ABD Başkanı Donald Trump'ın Orta Doğu Özel Temsilcisi Steve Witkoff, İran'la doğrudan görüşmelerin ancak İran'ın nükleer programını durdurması ve ortadan kaldırması koşuluyla sonuçlanabileceğini belirtti. Witkoff, sosyal medya hesabından yaptığı açıklamada, herhangi bir nihai anlaşmanın Orta Doğu'da barış, istikrar ve refah için bir çerçeve oluşturması gerektiğini vurguladı. Bu çerçeve, İran'ın nükleer zenginleştirme ve silahlanma faaliyetlerini tamamen sonlandırmasını içermelidir.

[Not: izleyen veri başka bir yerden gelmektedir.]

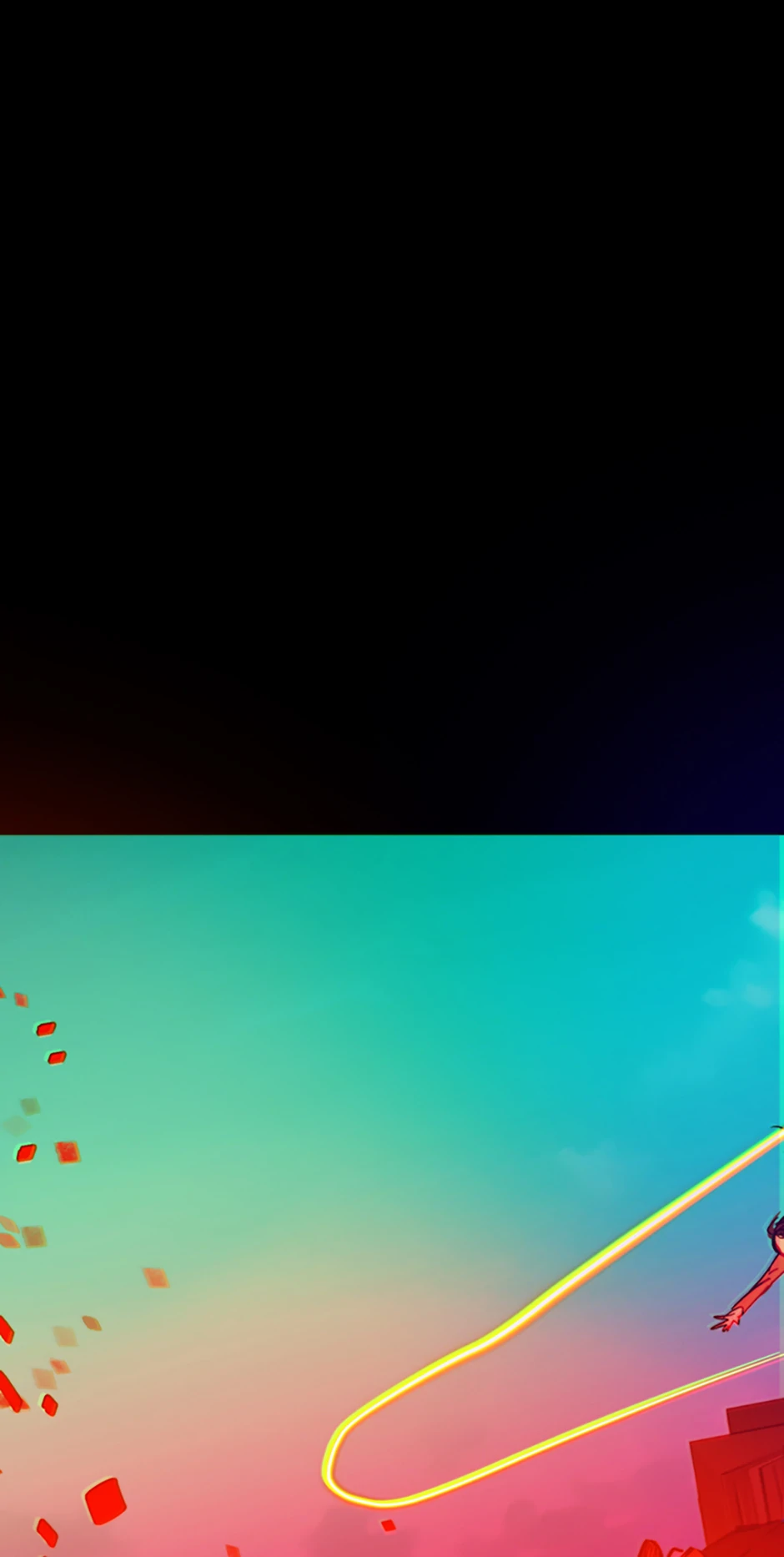 Read Betelgeuse EN Manga Online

Witkoff, ayrıca İran ile yapılacak olası bir anlaşmanın 'dünya için adil bir anlaşma' olması gerektiğinin altını çizdi ve Trump'ın kendisine verdiği görevin bu yönde olduğunu belirtti. Witkoff'un açıklamaları, ABD'nin İran'ın nükleer programına yönelik katı tutumunu bir kez daha ortaya koyuyor. Bu durum, İran'la yapılan müzakerelerin geleceği ve bölgedeki gelişmeler açısından önemli ipuçları sunuyor.
İran ile ABD arasındaki müzakere süreci, 2018'de nükleer anlaşmadan çekilen Trump yönetiminin ardından yeniden hareketlilik kazanmıştı. Taraflar arasında mektup trafiği yaşanmış ve Umman'da dolaylı görüşmeler yapılmıştı. Görüşmelerin 'olumlu ve yapıcı' geçtiği belirtilirken, ikinci tur müzakerelerin yeri konusunda farklılıklar yaşanmıştı. Bu gelişmeler, nükleer anlaşma konusundaki belirsizliğin devam ettiğini ve taraflar arasındaki gerginliğin sürdüğünü gösteriyor.